PROVIDED RECORDS:
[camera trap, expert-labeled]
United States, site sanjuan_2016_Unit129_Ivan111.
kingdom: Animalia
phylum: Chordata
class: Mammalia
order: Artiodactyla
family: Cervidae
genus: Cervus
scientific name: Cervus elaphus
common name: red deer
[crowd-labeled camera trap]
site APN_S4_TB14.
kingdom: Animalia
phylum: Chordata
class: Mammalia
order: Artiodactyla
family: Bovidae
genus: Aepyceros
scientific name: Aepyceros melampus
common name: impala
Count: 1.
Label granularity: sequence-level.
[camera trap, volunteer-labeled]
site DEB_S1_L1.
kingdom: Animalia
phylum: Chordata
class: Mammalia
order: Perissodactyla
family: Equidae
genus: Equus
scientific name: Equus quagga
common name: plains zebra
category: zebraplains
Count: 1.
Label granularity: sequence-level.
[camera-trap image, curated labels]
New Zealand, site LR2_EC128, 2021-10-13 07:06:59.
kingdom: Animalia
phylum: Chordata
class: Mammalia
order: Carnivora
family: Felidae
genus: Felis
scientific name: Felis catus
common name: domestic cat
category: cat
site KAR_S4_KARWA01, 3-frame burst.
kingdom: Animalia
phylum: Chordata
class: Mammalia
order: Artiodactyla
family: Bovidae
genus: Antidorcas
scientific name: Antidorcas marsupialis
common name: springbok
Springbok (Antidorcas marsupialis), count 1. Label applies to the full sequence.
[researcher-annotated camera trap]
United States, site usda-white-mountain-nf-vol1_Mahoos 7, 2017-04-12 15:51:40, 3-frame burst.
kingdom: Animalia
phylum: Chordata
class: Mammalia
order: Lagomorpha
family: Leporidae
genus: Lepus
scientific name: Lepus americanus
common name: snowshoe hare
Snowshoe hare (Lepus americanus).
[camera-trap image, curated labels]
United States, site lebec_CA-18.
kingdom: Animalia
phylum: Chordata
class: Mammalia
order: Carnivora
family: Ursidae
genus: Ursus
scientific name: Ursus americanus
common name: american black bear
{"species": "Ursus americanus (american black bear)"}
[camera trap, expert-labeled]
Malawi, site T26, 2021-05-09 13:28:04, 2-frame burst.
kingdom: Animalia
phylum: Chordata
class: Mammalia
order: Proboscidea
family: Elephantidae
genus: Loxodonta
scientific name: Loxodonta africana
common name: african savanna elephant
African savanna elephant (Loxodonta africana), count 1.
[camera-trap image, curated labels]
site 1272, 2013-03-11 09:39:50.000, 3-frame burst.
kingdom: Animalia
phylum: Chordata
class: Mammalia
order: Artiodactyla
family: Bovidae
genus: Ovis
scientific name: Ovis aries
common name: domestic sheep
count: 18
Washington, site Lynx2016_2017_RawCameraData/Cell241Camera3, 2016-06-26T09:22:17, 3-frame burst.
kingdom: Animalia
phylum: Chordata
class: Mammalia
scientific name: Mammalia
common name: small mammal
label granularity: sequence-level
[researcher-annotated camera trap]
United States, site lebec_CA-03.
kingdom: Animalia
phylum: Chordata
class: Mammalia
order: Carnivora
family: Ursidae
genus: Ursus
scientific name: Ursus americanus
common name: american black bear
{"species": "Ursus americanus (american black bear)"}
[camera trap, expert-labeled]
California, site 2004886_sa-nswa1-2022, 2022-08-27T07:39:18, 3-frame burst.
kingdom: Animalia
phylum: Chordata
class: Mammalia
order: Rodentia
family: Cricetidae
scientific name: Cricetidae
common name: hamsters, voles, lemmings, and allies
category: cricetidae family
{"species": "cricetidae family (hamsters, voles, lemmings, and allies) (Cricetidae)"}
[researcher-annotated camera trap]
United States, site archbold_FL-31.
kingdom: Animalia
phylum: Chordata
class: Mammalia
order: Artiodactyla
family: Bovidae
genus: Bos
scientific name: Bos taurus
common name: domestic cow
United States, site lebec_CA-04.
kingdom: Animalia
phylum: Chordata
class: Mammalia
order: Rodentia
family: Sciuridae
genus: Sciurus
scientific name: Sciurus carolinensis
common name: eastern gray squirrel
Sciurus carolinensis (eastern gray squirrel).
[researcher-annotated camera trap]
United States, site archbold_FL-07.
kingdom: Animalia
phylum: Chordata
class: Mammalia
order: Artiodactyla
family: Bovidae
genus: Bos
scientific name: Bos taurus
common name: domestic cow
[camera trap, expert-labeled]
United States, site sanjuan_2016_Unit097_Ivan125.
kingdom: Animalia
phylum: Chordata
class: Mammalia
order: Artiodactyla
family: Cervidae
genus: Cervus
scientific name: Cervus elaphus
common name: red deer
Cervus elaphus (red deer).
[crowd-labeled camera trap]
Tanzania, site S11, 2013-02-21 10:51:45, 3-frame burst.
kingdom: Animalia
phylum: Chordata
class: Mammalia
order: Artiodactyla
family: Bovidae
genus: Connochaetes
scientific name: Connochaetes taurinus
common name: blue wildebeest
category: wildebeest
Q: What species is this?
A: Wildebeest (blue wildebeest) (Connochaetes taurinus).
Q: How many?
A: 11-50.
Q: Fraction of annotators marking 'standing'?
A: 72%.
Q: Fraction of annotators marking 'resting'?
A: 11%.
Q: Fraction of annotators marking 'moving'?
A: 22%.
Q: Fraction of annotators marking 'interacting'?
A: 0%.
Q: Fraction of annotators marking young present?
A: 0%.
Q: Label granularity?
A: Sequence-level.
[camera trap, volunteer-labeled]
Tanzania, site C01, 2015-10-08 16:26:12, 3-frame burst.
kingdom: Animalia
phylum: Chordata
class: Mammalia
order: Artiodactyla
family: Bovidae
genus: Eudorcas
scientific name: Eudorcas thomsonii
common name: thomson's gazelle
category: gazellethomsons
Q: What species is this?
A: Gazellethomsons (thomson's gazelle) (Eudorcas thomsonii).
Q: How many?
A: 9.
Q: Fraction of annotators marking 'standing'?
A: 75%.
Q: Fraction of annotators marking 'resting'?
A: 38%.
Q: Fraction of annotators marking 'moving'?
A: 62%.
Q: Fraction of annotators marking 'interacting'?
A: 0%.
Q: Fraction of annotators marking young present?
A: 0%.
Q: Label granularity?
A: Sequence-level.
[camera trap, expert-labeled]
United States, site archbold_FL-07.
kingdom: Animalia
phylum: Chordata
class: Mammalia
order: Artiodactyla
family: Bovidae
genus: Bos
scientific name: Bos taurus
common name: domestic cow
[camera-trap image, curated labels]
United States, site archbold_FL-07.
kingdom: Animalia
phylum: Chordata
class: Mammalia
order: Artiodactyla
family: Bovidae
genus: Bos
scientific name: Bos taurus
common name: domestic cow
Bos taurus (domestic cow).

EXERCISE AIM: Up to and including the line with "scientific name: Felis catus", repeat the data exactly, starting from its first line; nothing else belongs in the response.

ANSWER SECTION:
[camera trap, expert-labeled]
United States, site sanjuan_2016_Unit129_Ivan111.
kingdom: Animalia
phylum: Chordata
class: Mammalia
order: Artiodactyla
family: Cervidae
genus: Cervus
scientific name: Cervus elaphus
common name: red deer
[crowd-labeled camera trap]
site APN_S4_TB14.
kingdom: Animalia
phylum: Chordata
class: Mammalia
order: Artiodactyla
family: Bovidae
genus: Aepyceros
scientific name: Aepyceros melampus
common name: impala
Count: 1.
Label granularity: sequence-level.
[camera trap, volunteer-labeled]
site DEB_S1_L1.
kingdom: Animalia
phylum: Chordata
class: Mammalia
order: Perissodactyla
family: Equidae
genus: Equus
scientific name: Equus quagga
common name: plains zebra
category: zebraplains
Count: 1.
Label granularity: sequence-level.
[camera-trap image, curated labels]
New Zealand, site LR2_EC128, 2021-10-13 07:06:59.
kingdom: Animalia
phylum: Chordata
class: Mammalia
order: Carnivora
family: Felidae
genus: Felis
scientific name: Felis catus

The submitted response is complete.